Yixing Intelligence lève 1,5 milliard de yuans en série B pour ses puces IA RISC-V

La startup chinoise de puces IA Yixing Intelligence a annoncé le 22 avril 2026 la clôture d'un tour de série B de 1,5 milliard de yuans, soit environ 210 millions de dollars. Le tour a été co-piloté par plusieurs fonds d'investissement industriels basés à Pékin, avec la participation de multiples investisseurs institutionnels. Fondée en 2022, l'entreprise se spécialise dans les puces IA basées sur l'architecture RISC-V. Sa gamme phare, la série Epoch, cible les grands modèles de langage et les charges de travail en apprentissage profond, avec un support de la précision FP8 et une compatibilité avec des formats de précision inférieure pour améliorer l'efficacité et la flexibilité du déploiement. Yixing propose une solution complète couvrant les puces, les cartes accélératrices PCIe et les clusters de serveurs, accompagnée d'un écosystème logiciel intégrant compilateurs et systèmes d'exécution. Ce financement intervient à un moment où la Chine cherche activement à développer une industrie des semi-conducteurs indépendante face aux restrictions américaines à l'exportation. Pour les acteurs de l'IA qui déploient des infrastructures de calcul intensif, une solution comme celle de Yixing représente une alternative crédible aux GPU d'Nvidia, dont l'accès est de plus en plus limité pour les entreprises chinoises. La technologie d'interconnexion haute vitesse propriétaire de la société, qui permet des déploiements multi-noeuds à grande échelle, répond directement aux besoins des centres de données entraînant des modèles de plusieurs milliards de paramètres.
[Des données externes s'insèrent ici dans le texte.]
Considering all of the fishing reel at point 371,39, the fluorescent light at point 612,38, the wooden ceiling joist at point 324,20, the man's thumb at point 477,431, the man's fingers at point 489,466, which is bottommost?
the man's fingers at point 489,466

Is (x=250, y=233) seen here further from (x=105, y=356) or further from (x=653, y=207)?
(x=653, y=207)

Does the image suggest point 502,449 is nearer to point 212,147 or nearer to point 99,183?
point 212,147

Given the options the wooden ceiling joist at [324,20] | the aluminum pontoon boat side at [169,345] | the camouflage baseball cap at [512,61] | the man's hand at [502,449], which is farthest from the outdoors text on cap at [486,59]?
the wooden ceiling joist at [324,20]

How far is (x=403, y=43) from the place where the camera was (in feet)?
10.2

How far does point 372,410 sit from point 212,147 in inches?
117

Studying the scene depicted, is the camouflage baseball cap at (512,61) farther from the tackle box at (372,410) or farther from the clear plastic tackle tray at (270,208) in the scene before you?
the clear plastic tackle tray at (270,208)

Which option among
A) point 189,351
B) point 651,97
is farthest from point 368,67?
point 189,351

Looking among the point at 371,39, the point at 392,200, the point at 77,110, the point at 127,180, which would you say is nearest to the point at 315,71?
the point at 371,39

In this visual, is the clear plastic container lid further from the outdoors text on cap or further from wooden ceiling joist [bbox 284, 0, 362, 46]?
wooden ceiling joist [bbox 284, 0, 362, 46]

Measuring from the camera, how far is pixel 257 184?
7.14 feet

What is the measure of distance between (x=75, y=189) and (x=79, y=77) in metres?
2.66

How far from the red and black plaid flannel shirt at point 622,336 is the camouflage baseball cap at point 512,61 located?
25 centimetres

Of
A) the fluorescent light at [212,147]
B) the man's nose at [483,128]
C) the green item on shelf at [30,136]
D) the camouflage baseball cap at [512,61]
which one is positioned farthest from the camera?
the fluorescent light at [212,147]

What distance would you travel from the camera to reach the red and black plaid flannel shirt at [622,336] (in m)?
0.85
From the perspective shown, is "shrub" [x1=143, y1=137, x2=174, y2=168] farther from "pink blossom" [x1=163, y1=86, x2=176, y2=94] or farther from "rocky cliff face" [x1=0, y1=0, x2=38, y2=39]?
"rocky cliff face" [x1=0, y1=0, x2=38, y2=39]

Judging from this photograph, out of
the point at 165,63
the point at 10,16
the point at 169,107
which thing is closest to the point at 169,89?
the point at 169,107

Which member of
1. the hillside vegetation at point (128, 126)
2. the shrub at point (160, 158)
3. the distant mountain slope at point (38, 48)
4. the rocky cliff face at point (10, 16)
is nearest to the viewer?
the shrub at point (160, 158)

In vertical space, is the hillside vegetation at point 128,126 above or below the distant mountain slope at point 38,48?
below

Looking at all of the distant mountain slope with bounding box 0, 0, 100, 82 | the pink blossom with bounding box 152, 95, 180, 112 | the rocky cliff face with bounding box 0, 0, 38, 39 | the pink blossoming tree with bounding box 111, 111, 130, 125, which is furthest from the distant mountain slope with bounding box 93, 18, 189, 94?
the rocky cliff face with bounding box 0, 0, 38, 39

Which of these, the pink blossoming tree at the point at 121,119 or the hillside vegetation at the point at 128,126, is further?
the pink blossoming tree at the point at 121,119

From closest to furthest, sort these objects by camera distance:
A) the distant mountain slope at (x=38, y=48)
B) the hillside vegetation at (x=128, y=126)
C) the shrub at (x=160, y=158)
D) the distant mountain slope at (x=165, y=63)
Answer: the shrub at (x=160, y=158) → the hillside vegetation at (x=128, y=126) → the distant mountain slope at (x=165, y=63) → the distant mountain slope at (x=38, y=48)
L'essor de Yixing Intelligence s'inscrit dans une dynamique plus large de montée en puissance des champions nationaux de semi-conducteurs en Chine, portée à la fois par les politiques industrielles de Pékin et par l'urgence stratégique créée par les contrôles à l'exportation américains sur les puces avancées. L'architecture RISC-V, ouverte et libre de droits, est au coeur de cette stratégie : elle permet aux entreprises chinoises de concevoir des puces sans dépendre de la propriété intellectuelle d'ARM ou d'x86, majoritairement détenue par des sociétés occidentales. Les fonds levés seront utilisés pour accélérer la mise en production de masse, développer la prochaine génération de produits et élargir l'écosystème partenaire, ce qui laisse anticiper une montée en puissance commerciale significative dans les prochains mois.